== EXERCISE INPUT ==

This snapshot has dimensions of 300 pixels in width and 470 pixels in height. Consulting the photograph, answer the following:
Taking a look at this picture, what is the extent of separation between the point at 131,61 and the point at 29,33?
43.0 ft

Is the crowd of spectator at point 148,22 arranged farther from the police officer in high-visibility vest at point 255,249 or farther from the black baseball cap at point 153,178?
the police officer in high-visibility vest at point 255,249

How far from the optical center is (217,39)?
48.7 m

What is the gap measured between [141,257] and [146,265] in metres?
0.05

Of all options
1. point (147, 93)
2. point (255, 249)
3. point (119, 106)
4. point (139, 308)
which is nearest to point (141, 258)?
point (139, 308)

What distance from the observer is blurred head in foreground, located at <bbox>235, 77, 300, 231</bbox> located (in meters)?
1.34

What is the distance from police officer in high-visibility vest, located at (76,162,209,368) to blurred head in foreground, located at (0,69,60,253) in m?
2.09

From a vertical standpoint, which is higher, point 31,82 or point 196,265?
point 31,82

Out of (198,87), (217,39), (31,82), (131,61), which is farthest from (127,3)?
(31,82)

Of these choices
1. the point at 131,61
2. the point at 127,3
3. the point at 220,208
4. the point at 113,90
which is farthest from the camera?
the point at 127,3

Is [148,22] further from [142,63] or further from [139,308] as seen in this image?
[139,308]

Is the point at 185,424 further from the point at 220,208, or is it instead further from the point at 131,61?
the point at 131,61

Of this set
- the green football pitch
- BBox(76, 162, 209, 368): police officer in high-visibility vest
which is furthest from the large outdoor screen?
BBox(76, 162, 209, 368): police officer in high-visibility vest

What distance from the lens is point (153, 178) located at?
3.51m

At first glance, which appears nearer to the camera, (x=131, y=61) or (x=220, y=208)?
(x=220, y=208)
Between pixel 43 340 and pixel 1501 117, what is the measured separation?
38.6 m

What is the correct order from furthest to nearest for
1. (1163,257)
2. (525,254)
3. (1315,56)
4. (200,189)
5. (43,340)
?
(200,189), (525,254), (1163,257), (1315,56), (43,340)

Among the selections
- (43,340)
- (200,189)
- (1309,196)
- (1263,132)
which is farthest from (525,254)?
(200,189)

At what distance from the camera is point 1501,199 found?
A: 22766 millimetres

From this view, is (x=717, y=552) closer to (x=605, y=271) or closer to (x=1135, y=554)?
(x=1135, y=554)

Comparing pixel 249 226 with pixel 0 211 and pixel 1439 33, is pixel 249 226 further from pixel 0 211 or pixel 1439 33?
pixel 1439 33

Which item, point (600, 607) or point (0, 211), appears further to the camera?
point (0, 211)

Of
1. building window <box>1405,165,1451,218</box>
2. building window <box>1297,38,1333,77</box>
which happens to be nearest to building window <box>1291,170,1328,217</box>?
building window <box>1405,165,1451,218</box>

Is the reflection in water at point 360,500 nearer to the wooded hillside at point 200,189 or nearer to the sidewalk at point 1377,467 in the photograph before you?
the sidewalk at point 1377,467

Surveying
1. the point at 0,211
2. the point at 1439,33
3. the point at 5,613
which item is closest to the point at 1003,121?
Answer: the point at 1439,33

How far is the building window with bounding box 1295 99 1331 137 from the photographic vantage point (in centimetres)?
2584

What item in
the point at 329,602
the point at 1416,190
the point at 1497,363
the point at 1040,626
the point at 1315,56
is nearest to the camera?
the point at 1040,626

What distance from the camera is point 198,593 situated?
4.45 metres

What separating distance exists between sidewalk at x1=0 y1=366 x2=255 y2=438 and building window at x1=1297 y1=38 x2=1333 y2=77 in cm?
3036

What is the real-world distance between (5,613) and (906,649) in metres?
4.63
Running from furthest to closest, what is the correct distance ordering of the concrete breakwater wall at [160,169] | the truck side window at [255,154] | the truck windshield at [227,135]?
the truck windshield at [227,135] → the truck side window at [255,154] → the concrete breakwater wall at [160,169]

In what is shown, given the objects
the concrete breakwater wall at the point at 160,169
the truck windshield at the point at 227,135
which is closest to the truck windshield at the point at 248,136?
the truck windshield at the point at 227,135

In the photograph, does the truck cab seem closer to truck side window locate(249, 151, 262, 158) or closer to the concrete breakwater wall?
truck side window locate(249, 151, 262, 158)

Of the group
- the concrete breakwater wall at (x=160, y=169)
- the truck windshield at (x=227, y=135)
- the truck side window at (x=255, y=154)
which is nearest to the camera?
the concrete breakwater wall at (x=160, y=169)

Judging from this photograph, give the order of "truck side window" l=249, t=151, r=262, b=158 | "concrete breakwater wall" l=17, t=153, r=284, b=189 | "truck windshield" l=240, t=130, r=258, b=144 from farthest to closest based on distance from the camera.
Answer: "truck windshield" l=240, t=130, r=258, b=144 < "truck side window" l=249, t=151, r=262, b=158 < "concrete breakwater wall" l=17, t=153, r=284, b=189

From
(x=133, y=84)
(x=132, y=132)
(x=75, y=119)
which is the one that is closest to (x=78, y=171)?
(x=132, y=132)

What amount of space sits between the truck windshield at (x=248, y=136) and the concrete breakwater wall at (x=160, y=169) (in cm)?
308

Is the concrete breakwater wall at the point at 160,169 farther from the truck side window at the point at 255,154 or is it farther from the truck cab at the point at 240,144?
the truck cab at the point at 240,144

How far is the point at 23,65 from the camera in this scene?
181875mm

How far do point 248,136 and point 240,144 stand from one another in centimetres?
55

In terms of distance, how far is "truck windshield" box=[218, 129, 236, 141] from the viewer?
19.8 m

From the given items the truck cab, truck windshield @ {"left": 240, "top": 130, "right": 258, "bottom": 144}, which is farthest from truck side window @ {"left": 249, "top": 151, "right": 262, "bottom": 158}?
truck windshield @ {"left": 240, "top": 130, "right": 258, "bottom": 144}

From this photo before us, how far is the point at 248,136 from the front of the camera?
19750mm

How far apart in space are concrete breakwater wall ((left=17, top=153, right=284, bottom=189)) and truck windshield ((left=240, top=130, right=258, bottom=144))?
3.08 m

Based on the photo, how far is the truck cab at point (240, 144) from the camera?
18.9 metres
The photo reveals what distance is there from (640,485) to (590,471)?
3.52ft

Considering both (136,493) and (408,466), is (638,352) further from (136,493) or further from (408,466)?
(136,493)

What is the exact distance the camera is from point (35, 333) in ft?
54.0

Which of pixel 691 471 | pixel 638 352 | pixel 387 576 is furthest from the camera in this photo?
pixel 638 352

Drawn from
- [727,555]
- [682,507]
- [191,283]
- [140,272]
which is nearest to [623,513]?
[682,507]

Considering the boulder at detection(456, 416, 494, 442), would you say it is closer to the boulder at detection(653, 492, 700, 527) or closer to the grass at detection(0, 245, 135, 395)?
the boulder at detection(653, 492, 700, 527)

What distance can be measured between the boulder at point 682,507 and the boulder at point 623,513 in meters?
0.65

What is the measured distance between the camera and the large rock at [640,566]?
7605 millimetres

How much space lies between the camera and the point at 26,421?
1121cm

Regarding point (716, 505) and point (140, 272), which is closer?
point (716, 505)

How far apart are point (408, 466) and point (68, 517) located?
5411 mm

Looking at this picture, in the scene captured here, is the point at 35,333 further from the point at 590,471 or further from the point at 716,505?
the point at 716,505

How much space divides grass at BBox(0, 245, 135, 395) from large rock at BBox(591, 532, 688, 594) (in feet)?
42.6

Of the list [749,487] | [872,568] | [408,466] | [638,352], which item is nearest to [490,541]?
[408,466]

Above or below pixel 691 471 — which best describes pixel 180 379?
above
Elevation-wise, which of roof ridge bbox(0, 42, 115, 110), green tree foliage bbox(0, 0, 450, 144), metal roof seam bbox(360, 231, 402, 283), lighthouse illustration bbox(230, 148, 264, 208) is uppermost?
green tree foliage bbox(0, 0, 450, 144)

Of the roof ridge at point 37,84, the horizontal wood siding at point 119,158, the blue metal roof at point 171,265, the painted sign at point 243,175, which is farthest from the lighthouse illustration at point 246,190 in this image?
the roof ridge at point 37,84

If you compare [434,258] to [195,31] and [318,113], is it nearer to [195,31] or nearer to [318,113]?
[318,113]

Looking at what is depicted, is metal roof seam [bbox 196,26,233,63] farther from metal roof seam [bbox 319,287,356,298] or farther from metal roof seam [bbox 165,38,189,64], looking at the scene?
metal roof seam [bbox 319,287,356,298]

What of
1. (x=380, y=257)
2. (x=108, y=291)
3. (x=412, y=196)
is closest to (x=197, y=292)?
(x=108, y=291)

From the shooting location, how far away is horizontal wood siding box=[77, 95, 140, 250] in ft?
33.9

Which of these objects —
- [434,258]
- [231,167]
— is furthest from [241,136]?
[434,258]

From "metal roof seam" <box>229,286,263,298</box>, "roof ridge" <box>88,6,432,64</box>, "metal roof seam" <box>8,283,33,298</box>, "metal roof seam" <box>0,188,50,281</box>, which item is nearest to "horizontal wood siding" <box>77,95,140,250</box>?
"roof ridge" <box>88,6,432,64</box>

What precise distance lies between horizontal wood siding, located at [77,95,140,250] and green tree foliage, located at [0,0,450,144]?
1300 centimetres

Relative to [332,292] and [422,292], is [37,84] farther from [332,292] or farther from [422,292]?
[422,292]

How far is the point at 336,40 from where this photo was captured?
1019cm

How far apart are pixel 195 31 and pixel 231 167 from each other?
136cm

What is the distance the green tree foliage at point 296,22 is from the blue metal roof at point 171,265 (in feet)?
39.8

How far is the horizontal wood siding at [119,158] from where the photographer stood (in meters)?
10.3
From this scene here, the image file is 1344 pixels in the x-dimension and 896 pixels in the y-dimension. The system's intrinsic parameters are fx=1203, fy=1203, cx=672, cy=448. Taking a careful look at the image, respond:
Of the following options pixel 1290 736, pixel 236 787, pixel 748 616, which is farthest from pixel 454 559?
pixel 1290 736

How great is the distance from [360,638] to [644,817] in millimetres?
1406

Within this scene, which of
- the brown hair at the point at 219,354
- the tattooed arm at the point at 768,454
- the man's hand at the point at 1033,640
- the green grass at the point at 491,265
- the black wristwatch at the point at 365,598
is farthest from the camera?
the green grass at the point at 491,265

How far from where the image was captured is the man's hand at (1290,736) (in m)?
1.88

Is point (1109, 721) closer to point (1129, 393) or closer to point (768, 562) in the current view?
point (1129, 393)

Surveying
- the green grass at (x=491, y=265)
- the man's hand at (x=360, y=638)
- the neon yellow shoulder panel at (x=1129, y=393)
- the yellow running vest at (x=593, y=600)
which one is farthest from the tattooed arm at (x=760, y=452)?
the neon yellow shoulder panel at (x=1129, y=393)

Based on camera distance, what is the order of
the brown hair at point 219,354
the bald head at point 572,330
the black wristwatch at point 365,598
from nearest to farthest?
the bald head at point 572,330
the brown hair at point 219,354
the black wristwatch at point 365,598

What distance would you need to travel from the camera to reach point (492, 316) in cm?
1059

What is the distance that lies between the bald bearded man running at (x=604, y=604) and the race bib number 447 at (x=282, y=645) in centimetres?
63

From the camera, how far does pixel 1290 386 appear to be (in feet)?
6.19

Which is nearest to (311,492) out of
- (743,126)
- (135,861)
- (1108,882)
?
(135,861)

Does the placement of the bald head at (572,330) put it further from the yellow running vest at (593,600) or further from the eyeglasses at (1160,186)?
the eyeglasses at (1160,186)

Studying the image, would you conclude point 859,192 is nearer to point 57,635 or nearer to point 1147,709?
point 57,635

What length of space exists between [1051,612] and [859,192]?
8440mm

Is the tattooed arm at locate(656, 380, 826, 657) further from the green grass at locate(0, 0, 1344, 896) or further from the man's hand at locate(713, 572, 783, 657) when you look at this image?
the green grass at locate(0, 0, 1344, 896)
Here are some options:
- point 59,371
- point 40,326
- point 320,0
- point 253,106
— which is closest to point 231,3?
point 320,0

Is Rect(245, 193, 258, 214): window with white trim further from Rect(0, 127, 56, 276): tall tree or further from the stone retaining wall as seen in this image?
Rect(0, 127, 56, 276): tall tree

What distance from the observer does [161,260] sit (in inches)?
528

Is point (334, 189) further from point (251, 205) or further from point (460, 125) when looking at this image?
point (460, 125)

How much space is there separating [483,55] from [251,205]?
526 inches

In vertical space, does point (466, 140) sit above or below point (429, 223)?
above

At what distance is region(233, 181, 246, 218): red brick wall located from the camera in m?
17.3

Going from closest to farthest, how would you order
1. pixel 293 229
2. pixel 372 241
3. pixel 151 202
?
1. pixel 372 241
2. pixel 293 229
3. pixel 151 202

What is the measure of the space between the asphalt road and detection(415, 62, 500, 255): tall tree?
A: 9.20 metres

===

### OBJECTIVE
Reproduce only the lines running from the one with "From the camera, how" through the final line of the listing above, both ends included.

### COMPLETE ANSWER
From the camera, how far does pixel 1290 386 appear to be (in feet)?
6.19

Which is nearest to (311,492) out of
- (743,126)
- (135,861)
- (1108,882)
?
(135,861)

Does the placement of the bald head at (572,330) put it further from the yellow running vest at (593,600) or further from the eyeglasses at (1160,186)?
the eyeglasses at (1160,186)

Studying the image, would you conclude point 859,192 is nearer to point 57,635 or nearer to point 1147,709?
point 57,635

What length of space exists between [1051,612] and [859,192]?
8440mm

Is the tattooed arm at locate(656, 380, 826, 657) further from the green grass at locate(0, 0, 1344, 896) or further from the man's hand at locate(713, 572, 783, 657) when you look at this image?
the green grass at locate(0, 0, 1344, 896)
Here are some options:
- point 59,371
- point 40,326
- point 320,0
- point 253,106
— which is closest to point 231,3?
point 320,0

Is Rect(245, 193, 258, 214): window with white trim further from Rect(0, 127, 56, 276): tall tree or further from the stone retaining wall as seen in this image?
Rect(0, 127, 56, 276): tall tree

What distance from the observer does [161,260] sit (in inches)?
528

Is point (334, 189) further from point (251, 205) or further from point (460, 125) when looking at this image?
point (460, 125)

How much space is there separating [483,55] from [251,205]?
526 inches

In vertical space, does point (466, 140) sit above or below point (429, 223)?
above

At what distance is region(233, 181, 246, 218): red brick wall located from the camera in m?
17.3

Going from closest to farthest, how would you order
1. pixel 293 229
2. pixel 372 241
3. pixel 151 202
?
1. pixel 372 241
2. pixel 293 229
3. pixel 151 202

What is the measure of the space between the asphalt road and detection(415, 62, 500, 255): tall tree?
A: 9.20 metres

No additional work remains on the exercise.